• TASK TO CARRY OUT
Return, word for word, the stretch of the records below from the line containing "camera in inches?" through the final line, with both of those lines included.
---------- ROWS ----------
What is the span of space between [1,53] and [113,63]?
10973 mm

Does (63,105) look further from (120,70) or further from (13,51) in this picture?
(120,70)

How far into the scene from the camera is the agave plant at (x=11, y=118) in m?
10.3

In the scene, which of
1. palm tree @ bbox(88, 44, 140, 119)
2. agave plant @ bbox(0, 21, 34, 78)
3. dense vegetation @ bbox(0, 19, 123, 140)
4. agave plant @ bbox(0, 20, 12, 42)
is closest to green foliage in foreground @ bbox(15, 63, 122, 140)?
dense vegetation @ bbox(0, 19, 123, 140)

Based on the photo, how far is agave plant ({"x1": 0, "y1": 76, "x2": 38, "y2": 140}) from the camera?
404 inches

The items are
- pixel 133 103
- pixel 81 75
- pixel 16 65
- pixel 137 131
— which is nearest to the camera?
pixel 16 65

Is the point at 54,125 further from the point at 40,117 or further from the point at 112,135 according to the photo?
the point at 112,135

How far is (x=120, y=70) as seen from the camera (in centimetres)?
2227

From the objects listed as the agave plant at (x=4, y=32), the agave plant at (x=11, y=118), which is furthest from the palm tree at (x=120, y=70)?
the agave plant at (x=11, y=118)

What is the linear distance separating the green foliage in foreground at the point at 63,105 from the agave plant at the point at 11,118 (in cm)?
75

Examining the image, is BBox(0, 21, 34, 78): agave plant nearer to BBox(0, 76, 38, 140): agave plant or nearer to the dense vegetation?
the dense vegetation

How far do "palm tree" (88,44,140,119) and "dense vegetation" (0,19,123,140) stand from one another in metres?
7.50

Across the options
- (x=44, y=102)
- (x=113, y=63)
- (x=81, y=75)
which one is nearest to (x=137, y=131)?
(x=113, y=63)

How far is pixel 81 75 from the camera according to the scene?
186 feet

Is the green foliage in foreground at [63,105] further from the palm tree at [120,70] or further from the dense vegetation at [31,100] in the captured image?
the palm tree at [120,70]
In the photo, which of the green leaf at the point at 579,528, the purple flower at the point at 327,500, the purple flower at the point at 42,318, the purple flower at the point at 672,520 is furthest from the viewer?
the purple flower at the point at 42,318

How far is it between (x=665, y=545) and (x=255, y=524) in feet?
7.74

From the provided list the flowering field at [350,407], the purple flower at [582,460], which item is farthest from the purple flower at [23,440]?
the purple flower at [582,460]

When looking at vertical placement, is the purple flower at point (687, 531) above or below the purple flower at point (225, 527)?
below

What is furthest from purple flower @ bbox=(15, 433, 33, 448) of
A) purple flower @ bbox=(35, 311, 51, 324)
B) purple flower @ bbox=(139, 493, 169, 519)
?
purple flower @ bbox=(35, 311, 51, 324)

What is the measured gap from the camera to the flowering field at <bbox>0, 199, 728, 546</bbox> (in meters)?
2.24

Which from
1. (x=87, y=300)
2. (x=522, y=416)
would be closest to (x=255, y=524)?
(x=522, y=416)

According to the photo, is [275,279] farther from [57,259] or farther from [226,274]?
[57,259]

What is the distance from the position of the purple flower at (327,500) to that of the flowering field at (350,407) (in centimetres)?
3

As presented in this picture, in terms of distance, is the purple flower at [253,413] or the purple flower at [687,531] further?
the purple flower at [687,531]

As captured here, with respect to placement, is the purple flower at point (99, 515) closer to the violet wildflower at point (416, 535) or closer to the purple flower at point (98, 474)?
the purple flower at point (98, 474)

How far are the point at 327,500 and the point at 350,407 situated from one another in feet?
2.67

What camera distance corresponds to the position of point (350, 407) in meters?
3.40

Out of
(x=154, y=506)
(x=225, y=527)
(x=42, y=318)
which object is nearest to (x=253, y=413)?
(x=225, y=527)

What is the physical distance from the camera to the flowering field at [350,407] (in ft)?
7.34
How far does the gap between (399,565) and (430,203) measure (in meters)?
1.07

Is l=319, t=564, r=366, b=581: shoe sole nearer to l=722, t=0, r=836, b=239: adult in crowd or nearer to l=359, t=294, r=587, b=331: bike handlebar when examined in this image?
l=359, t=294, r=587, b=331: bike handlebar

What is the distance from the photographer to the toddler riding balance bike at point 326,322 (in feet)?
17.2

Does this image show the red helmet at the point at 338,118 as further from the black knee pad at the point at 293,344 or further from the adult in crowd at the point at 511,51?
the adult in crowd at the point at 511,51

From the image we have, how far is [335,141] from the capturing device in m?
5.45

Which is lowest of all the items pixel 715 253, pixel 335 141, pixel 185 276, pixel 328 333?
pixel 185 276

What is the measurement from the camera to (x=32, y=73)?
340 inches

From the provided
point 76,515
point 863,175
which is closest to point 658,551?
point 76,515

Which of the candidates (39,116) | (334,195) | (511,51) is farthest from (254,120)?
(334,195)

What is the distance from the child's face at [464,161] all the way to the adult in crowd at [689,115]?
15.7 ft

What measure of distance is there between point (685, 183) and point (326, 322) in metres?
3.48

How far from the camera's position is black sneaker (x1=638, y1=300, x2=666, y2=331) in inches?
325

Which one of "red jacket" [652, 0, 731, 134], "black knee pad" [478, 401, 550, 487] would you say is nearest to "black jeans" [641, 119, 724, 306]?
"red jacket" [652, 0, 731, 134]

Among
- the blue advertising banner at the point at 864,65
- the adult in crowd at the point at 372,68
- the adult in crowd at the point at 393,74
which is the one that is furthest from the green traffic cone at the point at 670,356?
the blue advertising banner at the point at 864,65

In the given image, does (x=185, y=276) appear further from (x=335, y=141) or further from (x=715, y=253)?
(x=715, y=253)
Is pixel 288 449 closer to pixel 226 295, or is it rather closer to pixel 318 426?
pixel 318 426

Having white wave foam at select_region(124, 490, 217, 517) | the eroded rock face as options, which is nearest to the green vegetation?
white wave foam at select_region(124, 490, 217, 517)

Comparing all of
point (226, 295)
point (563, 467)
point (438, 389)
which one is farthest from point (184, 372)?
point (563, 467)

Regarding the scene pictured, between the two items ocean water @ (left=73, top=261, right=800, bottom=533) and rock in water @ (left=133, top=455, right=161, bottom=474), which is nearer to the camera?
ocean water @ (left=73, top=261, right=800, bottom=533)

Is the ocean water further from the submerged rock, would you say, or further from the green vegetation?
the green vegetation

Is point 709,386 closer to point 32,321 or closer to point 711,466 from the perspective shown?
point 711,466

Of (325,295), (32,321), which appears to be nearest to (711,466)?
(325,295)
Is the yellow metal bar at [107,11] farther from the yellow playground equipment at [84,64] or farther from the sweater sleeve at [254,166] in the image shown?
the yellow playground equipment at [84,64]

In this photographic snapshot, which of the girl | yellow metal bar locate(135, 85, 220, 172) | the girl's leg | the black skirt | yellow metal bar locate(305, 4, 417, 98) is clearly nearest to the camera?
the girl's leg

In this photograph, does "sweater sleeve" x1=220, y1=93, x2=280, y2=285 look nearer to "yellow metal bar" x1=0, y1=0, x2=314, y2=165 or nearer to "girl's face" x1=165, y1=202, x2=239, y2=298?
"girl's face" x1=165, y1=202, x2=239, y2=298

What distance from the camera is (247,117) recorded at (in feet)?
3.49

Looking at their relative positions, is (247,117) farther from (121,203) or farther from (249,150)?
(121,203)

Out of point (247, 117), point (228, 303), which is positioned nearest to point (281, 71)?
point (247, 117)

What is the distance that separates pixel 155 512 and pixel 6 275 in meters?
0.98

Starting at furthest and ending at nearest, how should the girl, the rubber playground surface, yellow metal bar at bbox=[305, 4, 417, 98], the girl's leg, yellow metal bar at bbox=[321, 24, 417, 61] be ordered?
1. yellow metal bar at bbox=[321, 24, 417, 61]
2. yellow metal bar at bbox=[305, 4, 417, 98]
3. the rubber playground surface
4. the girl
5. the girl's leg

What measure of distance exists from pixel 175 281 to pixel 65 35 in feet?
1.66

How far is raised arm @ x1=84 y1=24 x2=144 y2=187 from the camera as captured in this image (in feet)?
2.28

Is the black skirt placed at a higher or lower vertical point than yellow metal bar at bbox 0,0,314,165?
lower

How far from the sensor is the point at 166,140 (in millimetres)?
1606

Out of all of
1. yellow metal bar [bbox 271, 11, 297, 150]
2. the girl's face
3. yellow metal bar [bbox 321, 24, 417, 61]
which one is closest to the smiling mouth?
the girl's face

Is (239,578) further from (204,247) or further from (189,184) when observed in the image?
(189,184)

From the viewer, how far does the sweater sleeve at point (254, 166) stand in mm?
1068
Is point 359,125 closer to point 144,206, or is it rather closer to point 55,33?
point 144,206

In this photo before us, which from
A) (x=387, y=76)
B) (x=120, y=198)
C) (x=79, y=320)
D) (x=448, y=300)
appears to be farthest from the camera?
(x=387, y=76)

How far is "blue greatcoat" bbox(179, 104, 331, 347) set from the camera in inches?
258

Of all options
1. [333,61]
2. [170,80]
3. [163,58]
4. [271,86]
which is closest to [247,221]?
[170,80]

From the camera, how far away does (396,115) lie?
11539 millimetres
----------
• EXERCISE OUTPUT
How far is "blue greatcoat" bbox(179, 104, 331, 347) set from the camera in inches?
258

Of all options
1. [333,61]
2. [170,80]
3. [163,58]
4. [271,86]
which is closest to [247,221]?
[170,80]

From the camera, how far away does (396,115) lie?
11539 millimetres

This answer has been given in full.